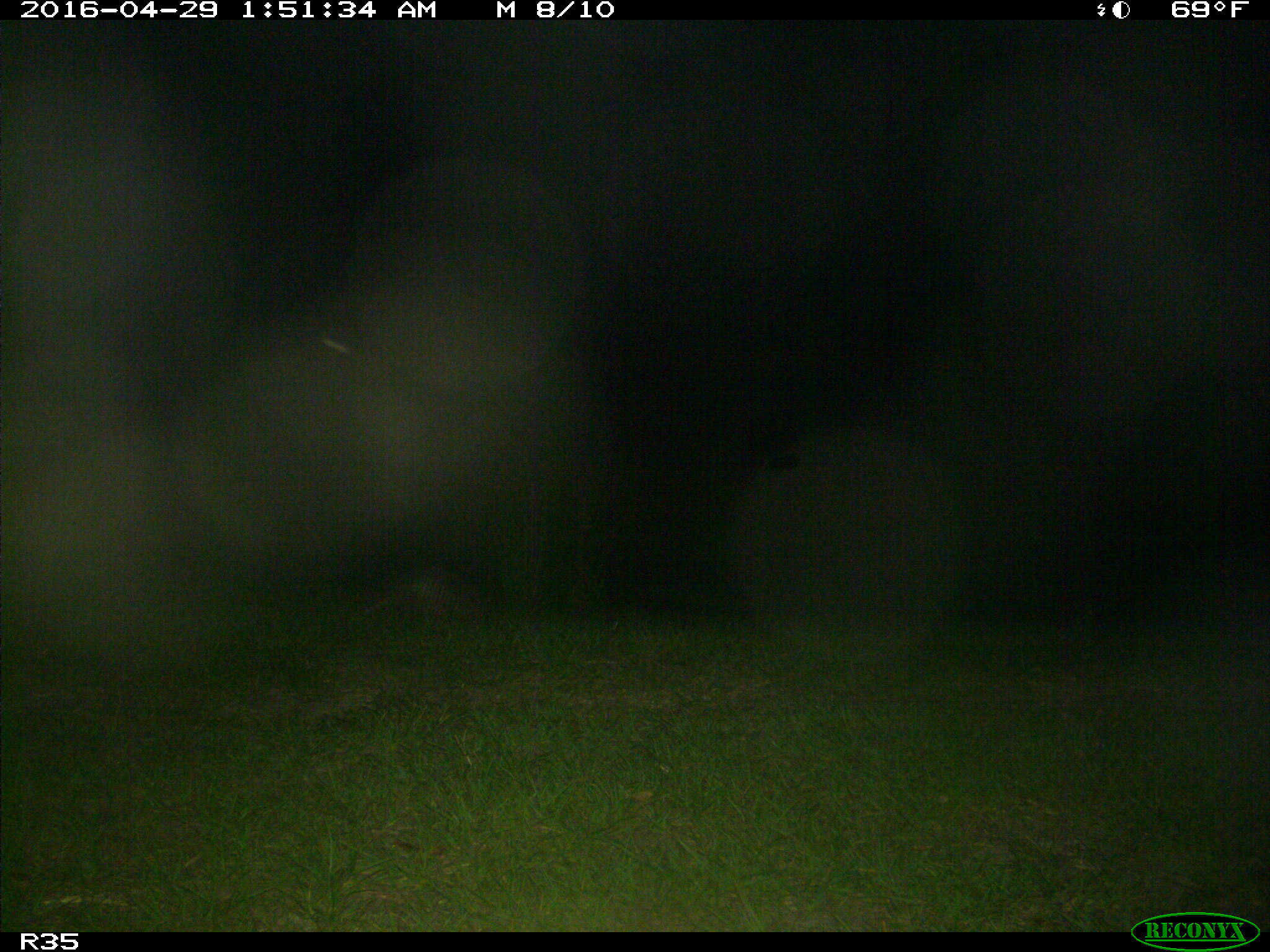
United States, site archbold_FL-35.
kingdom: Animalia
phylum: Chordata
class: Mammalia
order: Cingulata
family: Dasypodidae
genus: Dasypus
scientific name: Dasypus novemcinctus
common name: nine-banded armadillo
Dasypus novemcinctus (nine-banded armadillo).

● ● ●

» **DIRECTIONS**
Write out all the entries again, word for word, and print no images.

» **TASK SOLUTION**
United States, site archbold_FL-35.
kingdom: Animalia
phylum: Chordata
class: Mammalia
order: Cingulata
family: Dasypodidae
genus: Dasypus
scientific name: Dasypus novemcinctus
common name: nine-banded armadillo
Dasypus novemcinctus (nine-banded armadillo).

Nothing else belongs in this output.